Benefits

Short- And Long-Term Reasons for Small Companies to Offer a 401(k)

If yours is a small company, you may feel envious about the fabulous employee benefits packages offered by the big guys. Just like them, you need to attract and retain key talent to move your business forward. But with their fancy dry cleaning pick up service and pet insurance, how can you compete with larger companies?

You’ll need to take both a short-term and a long-term view. It’s challenging, we know, considering all of the hats you wear in the course of your day. To make things easier, we’re only going to talk about one benefit your company really needs: a 401(k) plan. This plan is so integral to your efforts to grab great talent, and so key to your business today and tomorrow, that we think it’s a good place to begin.

Now: Compete for Talent

While a 401(k) plan isn’t as sexy as vacation discounts or an on-site taco bar, it is beneficial to even the smallest companies. Employees expect to be offered a plan, and may pass on an opportunity to work for you if you don’t have one available.

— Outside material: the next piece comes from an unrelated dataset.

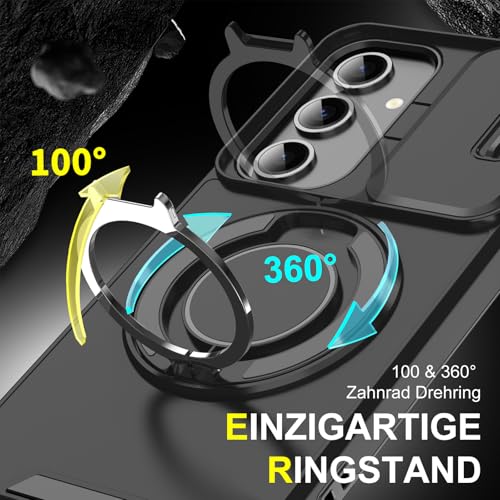 Dudukan Cincin Mobil Anti Jatuh Jendela Geser Kartu Casing Ponsel Untuk iPhone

They don’t necessarily want to know the plan’s details, but they do want to know it’s there. And, according to the Spark 401(k) Small Business Retirement Planning Index 2017, about 48% of employees who left their company reported that not having a retirement plan influenced their decision.

With that in mind, why do only about 50% of companies with 50-99 employees offer a 401(k) or similar plan, compared with more than 90% of very large companies? You may think it’s because plans are complicated.

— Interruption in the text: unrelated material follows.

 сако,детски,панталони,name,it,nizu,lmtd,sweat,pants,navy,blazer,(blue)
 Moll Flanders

Of course, any program that involves the tax code does have the potential for complexity. But the truth is that, by engaging a Third Party Administrator and an investment advisor, the plan can run smoothly, without distracting you (much) from your day-to-day business responsibilities.

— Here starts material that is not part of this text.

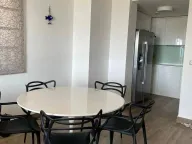 Rent, house, 360m², Kavač, Kotor - image 5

So it must be the cost, right? Not really. You can enjoy some of the same tax benefits as can larger companies when you offer a plan. In fact, there are tax benefits available to small companies offering a 401(k) plan that are not available to big companies.

If you have fewer than 100 employees, your firm may be able to claim a tax credit up to $500 per year for the first 3 years you have the plan. This helps offset the cost of setting up and administering the plan. You can find details about this program on the IRS website, and be sure to ask your CPA about it.

Later: Promote Retirement Readiness (For You and Them!)

So far we’ve provided some of the short-term reasons it makes sense for a small business to offer a 401(k) plan. There are some excellent long-term reasons, too.

Many times owners of small companies see themselves retiring on proceeds from the sale of the business—eventually. Company profits may be sent back into the company rather than into retirement savings for the owners. When you sponsor a 401(k) plan for your employees and watch their account balances grow, you may have a harder time ignoring the opportunity for yourself—which may encourage you to save for yourself, too.

Perhaps the most compelling long-term reason to offer a 401(k) plan is its ability to promote retirement readiness for your employees. Often in small businesses, the people you work with become your daytime family, and you want to see them able to retire when they want to. But there are other reasons that, as a business owner, you want to see your employees retire on time.

First, it’s a matter of dollars and cents. Employees who delay retirement may cost more for your health plan, workers compensation, and a number of other programs. A recent study from Prudential (Why Employers Should Care About the Cost of Delayed Retirements) found that a one-year increase in the average age of retirement for a single employee costs the average employer $50,000.

This figure assumes that, under ordinary circumstances, the individual would have retired on time and a new, entry-level person would be hired, with the people in-between advancing a notch in the organization. The $50,000 represents “workforce costs,” which Prudential defines as wages and salaries, payroll expenses, insurance programs, retirement plans, and various leaves and benefits.

Employees whose sole reason to delay retirement is a lack of financial preparedness may be less productive. This, too, has a financial effect on the employer. Research from Lockton (Finding the Links Between Retirement, Stress, and Health) found that workers with high levels of financial stress use twice as much sick time when they aren’t ill as do non-stressed employees. The impact may be felt in productivity as well as health plan costs, because the study also shows that high-stress workers are three times more likely to take prescription drugs for chronic illness.

And finally, when older employees are unable to retire on time, younger workers who aspire to move up in the organization may become discouraged with the wait, leading them to seek opportunities elsewhere.

It’s a Joint Effort

When you offer a 401(k) plan, you’re beginning to tackle these important issues. But you’re only partway there. Make sure employees understand the reasons they should join the plan, and how to invest their savings to meet their retirement goals. If you choose the right professionals to help, these key points won’t be left up to you alone.

Instead, your TPA will use the latest technology to administer the plan, keeping costs down. Your plan’s advisor will make sure the investments offered are appropriate and that employees understand how they can take advantage of them. Together, you can make a successful 401(k) plan—even if your company is small.